Why contemporary Chinese art?


In less than three weeks time I will be in London.  In about one month’s time I will be starting my Masters at the Courtauld Institute of Art. I will be studying History of Art with a specialist option on contemporary Chinese art. 

Why is Chinese contemporary art so interesting to me? Why am I travelling half the world to study what appears to be a very specialised discipline? 

The easy answer to the question is that Chinese contemporary art inspires me. Another easy answer would be that contemporary art interests me. A more difficult answer perhaps is that there is no such thing as a distinctively Chinese contemporary art; that there is no singular cultural identity that can sum up the experience of nearly a billion people in the world.  

One of the most interesting facets of contemporary art for me is how it situates itself in an age of globalisation. What does contemporary art mean when there are so many individual stories to tell? My own art history training to date has been through a mostly Western perspective filled with particular "-isms." In recent decades there has been a greater shift towards including 'other' perspectives, and I feel that recent literature and studies in contemporary art have tended towards a bigger world picture, if I may call it that.  

I feel that we live in an age where information and ideas are transmitted all around the world with relative ease. I can visit a grad show in Beijing and later come to Sydney to see the same artists work being displayed.  I can visit a shop in Fitzroy in Melbourne and pick up a postcard with a quote and picture of Ai Weiwei (see my picture above).

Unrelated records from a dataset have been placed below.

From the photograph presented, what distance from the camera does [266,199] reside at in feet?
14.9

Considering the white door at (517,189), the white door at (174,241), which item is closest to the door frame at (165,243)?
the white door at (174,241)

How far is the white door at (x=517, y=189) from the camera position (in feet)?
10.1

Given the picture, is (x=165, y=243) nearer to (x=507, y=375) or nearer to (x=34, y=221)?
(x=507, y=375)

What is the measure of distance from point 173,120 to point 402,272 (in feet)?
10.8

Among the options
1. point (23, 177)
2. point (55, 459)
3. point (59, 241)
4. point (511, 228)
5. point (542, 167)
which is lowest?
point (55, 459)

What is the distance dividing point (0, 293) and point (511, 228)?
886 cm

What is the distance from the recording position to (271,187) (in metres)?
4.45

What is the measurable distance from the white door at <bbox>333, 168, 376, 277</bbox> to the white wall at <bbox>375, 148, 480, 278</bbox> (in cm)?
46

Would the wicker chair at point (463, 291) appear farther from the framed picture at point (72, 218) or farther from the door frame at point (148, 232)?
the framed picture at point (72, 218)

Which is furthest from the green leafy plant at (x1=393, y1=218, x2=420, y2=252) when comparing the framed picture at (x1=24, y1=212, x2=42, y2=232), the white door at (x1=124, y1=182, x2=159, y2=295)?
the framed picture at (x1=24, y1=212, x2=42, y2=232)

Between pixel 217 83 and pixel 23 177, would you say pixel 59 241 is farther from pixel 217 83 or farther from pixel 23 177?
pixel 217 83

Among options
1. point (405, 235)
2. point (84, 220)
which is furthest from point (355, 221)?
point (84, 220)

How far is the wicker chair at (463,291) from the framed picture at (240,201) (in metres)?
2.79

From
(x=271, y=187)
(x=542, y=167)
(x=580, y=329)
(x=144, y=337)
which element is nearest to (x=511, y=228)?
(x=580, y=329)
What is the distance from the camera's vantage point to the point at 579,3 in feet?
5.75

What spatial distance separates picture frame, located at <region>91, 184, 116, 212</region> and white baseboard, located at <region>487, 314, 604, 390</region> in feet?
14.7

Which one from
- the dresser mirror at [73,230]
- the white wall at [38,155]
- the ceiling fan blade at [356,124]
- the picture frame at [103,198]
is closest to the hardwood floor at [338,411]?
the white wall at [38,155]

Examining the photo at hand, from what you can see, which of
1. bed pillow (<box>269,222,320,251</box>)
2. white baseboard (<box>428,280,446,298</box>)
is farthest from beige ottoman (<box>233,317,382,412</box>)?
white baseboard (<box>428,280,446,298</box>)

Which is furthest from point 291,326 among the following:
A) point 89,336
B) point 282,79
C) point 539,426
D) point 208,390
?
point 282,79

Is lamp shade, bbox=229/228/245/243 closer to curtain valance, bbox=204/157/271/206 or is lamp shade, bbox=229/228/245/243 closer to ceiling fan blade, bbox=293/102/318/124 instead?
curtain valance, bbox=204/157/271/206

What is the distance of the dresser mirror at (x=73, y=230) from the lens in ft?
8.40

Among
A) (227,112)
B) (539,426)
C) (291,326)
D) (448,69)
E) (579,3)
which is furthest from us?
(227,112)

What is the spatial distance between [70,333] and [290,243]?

I am studying Chinese contemporary art not only because the art and artists interest me, but also because I am interested in how ideas and culture translate and transmit around the world. I am interested in Chinese contemporary art because the very idea of Chineseness, or for that matter any -ness fascinates me. My personal philosophy towards art is that it can encompass all manner of things, and it is in the space between these boundaries and definitions that I think interesting things emerge. I hope that by studying Chinese contemporary art I can learn not only about China, but about the world.